21
B-Con
2y

We're digital plumbers.

90% of this job is figuring out what thing to connect to what thing and then figuring out how to connect them.

Writing the code that goes in-between both ends of the pipe is easy if not trivial 90% of the time.

Meaningful change in this industry is centered around endpoints: contracts, deployments, etc. Nobody needs yet another way to organize and import their leftpad().

Comments
  • 2
    That is deep
  • 2
    Your post reminded me of this gem of a movie.

    Brazil is the movie.
  • 11
    While actual plumbers do an essential job in maintaining our water supply and keeping our shit away from us and get low money and reputation for it, most of our jobs are to maintain some useless product with almost no public benefit and absurd energy bill for a nice salary.
    So the metaphor has it's limits i guess.
  • 6
    @horus idk man.

    I used to support software that ships medical logs to millions of hospitals across the globe instantaneously.

    There was that one time I worked for a major electrical provider that serviced over 20 million people.

    That's gotta change somebody's life, right?

    I never did it directly, but supported those that did.
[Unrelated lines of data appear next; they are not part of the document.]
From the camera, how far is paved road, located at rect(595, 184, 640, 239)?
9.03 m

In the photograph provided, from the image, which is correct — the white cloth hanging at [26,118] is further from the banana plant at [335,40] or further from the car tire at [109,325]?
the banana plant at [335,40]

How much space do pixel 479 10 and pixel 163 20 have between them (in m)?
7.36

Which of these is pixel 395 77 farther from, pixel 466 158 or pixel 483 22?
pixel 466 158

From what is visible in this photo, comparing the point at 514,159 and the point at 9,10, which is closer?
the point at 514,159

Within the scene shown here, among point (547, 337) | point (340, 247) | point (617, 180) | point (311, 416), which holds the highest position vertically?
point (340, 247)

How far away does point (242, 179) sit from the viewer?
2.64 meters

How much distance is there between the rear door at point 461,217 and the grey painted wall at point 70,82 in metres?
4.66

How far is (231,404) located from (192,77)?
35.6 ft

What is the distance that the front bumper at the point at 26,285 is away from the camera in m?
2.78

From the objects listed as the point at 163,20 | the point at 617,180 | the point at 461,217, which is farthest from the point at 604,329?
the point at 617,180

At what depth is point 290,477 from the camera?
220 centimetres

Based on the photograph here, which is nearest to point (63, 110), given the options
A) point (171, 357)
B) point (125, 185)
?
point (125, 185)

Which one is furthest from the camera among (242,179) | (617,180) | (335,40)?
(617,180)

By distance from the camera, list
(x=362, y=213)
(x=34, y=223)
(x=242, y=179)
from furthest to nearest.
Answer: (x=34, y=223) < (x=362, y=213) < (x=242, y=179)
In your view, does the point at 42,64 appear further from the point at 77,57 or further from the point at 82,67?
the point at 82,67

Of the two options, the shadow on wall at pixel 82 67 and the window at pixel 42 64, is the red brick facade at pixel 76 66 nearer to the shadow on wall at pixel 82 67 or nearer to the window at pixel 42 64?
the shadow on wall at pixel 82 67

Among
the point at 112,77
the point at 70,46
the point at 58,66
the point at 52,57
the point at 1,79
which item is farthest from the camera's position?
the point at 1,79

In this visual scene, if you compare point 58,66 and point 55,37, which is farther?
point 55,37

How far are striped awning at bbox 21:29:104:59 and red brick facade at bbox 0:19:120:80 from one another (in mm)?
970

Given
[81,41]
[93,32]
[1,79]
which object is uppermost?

Still think my actions had SOME impact on someone living or dying...
  • 3
    @sariel sure. Thats why i wrote most of our jobs. It's hard to tell how the ratio actually is, but i'd say the vast majority of dev jobs all bull shit jobs™.
  • 2
    @horus Some are also dangerous.

    I maintain/improve a system to make custom products. Without the program, no more orders coming in...

    And then there are the small programs used internal to improve the work flow or make tasks faster. 90% of programs is just that i think.
  • 6
    Programming is mostly a craft rather than science or art.
  • 2
    Yep.

    It usually takes longer to research and plan out a feature than to actually build it. And it takes longer to write specs to ensure the feature continues to work, too.

    My time spent developing is precious and enjoyable, and it keeps dwindling as i improve. It's disheartening.
  • 1
    You can simplify any production to this diagram. The key thing is that the process needs to add sufficient value to create that valuable output worth the energy and machinery cost. If not it's just connecting inputs to outputs.
  • 0
    @hjk101 That’s a 100% editable slide right there.
  • 1
    @hjk101 And here we are with a senior who as 'skills' yet implement stuff (And I mean, orders external devs to program new fields and all) later I ask him what those fields are. And now it is turned into 'brainstorming' on how many fields we should use. And that those fields are not final. 🤦‍♂️

    To make everything worse, we find out we only need 1 field. Not 4 like he already ordered to make...

    Stuff like that will make simple process very expensive imo
  • 0
    @Root Yes it is but it's about the input, process, output part.